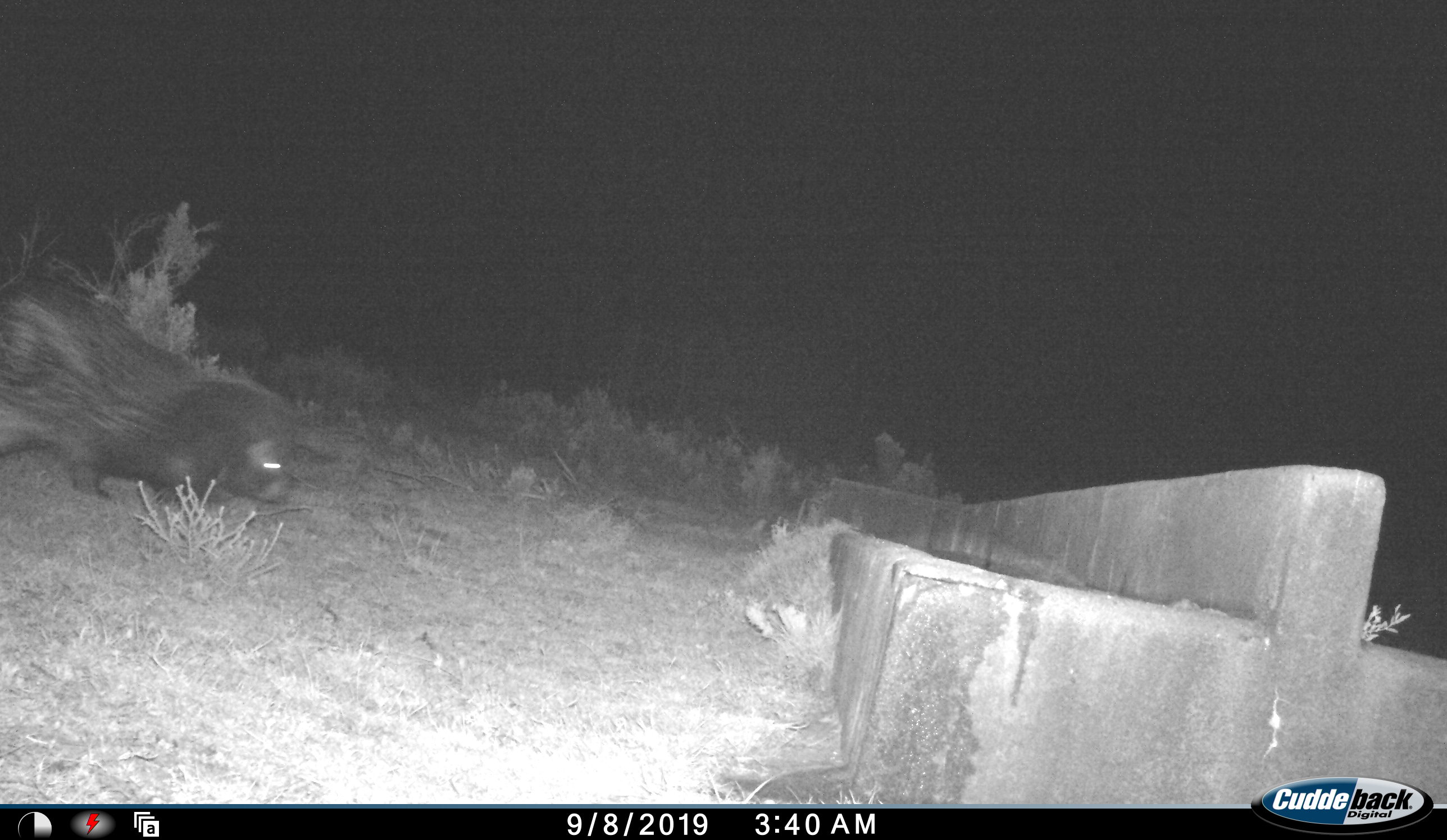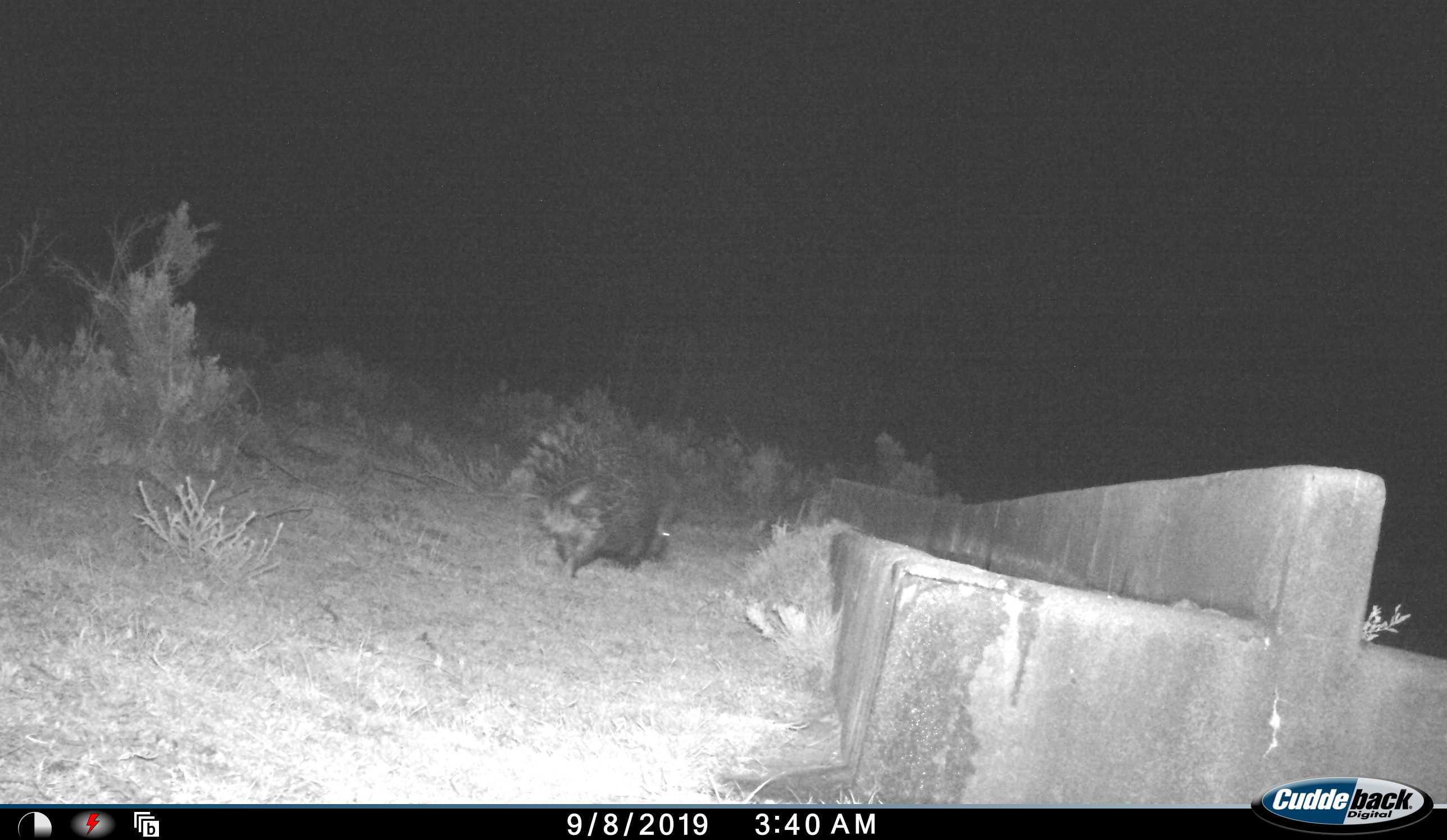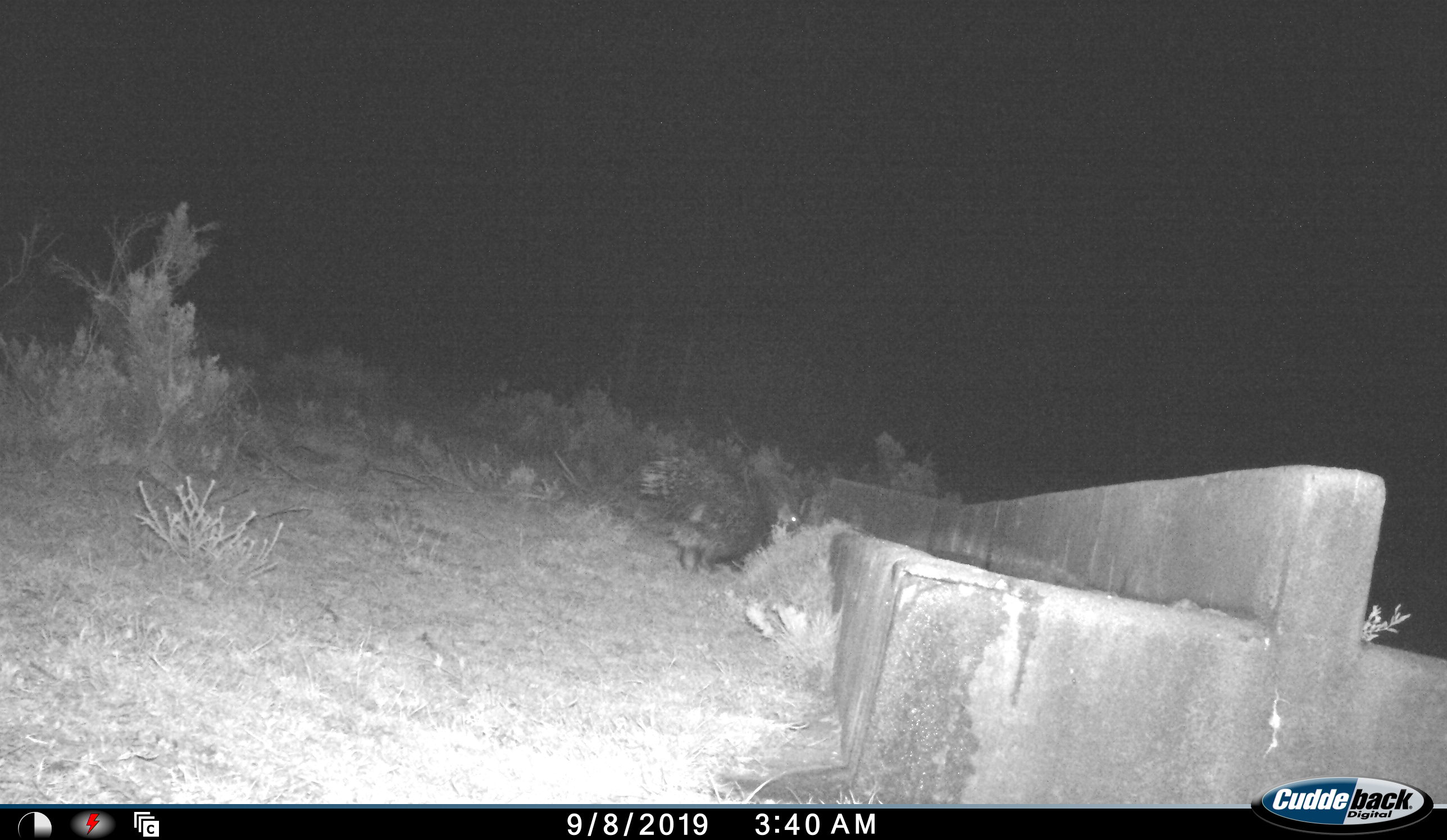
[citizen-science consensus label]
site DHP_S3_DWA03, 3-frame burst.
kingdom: Animalia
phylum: Chordata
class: Mammalia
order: Rodentia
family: Hystricidae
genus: Hystrix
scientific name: Hystrix cristata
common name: crested porcupine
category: porcupine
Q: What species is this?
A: Porcupine (crested porcupine) (Hystrix cristata).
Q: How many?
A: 1.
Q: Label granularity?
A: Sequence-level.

* * * * *

■ **What is expected**: Print exactly the lines above, starting at the line that contains "scientific name: Hystrix cristata" and ending with the last line of the records, both included.

■ **Exercise response**:
scientific name: Hystrix cristata
common name: crested porcupine
category: porcupine
Q: What species is this?
A: Porcupine (crested porcupine) (Hystrix cristata).
Q: How many?
A: 1.
Q: Label granularity?
A: Sequence-level.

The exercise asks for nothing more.